§ **Set problem**: Give all of the lines again exactly as they read.

§ **Excerpted data**:
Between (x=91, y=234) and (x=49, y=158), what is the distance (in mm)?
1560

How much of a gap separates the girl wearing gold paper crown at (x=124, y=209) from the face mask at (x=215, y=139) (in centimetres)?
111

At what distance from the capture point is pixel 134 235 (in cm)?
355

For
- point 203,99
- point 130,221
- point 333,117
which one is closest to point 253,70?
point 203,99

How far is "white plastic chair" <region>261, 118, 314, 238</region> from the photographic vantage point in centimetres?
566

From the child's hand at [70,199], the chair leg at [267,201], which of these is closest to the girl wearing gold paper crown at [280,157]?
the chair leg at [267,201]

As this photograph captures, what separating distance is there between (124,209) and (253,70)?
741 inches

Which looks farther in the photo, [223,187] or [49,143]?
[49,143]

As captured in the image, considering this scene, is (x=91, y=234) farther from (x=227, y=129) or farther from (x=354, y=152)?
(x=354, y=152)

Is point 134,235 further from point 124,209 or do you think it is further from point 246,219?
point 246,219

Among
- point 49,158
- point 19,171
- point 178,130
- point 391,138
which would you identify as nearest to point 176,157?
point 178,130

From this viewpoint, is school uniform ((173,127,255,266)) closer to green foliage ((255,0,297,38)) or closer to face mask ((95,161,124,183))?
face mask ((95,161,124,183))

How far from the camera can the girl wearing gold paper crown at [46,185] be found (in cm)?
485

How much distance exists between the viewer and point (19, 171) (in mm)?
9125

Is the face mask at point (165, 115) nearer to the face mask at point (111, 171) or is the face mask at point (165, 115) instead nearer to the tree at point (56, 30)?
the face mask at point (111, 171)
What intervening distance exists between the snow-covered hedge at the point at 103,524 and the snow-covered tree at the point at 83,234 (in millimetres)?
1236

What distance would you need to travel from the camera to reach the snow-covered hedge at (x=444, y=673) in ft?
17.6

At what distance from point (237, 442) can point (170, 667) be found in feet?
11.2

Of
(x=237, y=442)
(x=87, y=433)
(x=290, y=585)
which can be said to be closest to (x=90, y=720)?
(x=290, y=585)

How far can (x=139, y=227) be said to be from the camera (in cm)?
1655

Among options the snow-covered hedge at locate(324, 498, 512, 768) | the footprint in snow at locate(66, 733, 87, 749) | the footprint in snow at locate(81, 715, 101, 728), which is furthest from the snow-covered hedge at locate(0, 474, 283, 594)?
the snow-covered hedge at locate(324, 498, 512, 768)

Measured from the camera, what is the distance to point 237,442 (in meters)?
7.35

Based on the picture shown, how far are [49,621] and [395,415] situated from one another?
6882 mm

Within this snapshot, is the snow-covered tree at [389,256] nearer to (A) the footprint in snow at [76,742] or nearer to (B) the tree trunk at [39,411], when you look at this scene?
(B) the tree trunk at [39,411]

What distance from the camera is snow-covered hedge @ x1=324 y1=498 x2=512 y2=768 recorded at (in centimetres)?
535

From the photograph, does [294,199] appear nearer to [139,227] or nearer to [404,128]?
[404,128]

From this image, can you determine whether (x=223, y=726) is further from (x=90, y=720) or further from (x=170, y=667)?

§ **Solution to the exercise**:
Between (x=91, y=234) and (x=49, y=158), what is the distance (in mm)?
1560

How much of a gap separates the girl wearing gold paper crown at (x=124, y=209) from the face mask at (x=215, y=139) (in centimetres)?
111

At what distance from the capture point is pixel 134 235 (in cm)?
355

For
- point 203,99
- point 130,221
- point 333,117
which one is closest to point 253,70?
point 203,99

How far is "white plastic chair" <region>261, 118, 314, 238</region> from the photographic vantage point in centimetres?
566

From the child's hand at [70,199], the chair leg at [267,201], which of these is closest to the girl wearing gold paper crown at [280,157]?
the chair leg at [267,201]

As this photograph captures, what separating distance is there between (124,209) and (253,70)?
741 inches

Which looks farther in the photo, [223,187] or [49,143]?
[49,143]

As captured in the image, considering this scene, is (x=91, y=234) farther from (x=227, y=129) or farther from (x=354, y=152)?
(x=354, y=152)

Is point 134,235 further from point 124,209 or do you think it is further from point 246,219?
point 246,219

Among
- point 49,158
- point 19,171
- point 178,130
- point 391,138
which would you identify as nearest to point 176,157?
point 178,130

From this viewpoint, is school uniform ((173,127,255,266)) closer to green foliage ((255,0,297,38)) or closer to face mask ((95,161,124,183))?
face mask ((95,161,124,183))

How far from the camera can the girl wearing gold paper crown at [46,185] be found (in cm)?
485

How much distance exists between the viewer and point (19, 171) (in mm)?
9125

Is the face mask at point (165, 115) nearer to the face mask at point (111, 171) or is the face mask at point (165, 115) instead nearer to the tree at point (56, 30)?
the face mask at point (111, 171)
What intervening distance exists between the snow-covered hedge at the point at 103,524 and the snow-covered tree at the point at 83,234 (in millimetres)?
1236

What distance would you need to travel from the camera to reach the snow-covered hedge at (x=444, y=673) in ft?
17.6

At what distance from point (237, 442) can point (170, 667) be found in feet?
11.2

Of
(x=237, y=442)
(x=87, y=433)
(x=290, y=585)
which can be said to be closest to (x=90, y=720)?
(x=290, y=585)

How far can (x=139, y=227) be said to be from the camera (in cm)?
1655

Among options the snow-covered hedge at locate(324, 498, 512, 768) | the footprint in snow at locate(66, 733, 87, 749) | the footprint in snow at locate(81, 715, 101, 728), which is furthest from the snow-covered hedge at locate(0, 474, 283, 594)?
the snow-covered hedge at locate(324, 498, 512, 768)

Measured from the camera, what is the distance to point 237,442 (in meters)?
7.35

Based on the picture shown, how far are [49,621] and [395,415] situated from one another?
6882 mm

Within this snapshot, is the snow-covered tree at [389,256] nearer to (A) the footprint in snow at [76,742] or nearer to (B) the tree trunk at [39,411], when you look at this scene?
(B) the tree trunk at [39,411]

What distance from the camera is snow-covered hedge @ x1=324 y1=498 x2=512 y2=768 recorded at (in centimetres)?
535

From the photograph, does [294,199] appear nearer to [139,227] or nearer to [404,128]?
[404,128]

From this image, can you determine whether (x=223, y=726) is further from (x=90, y=720) or further from (x=170, y=667)?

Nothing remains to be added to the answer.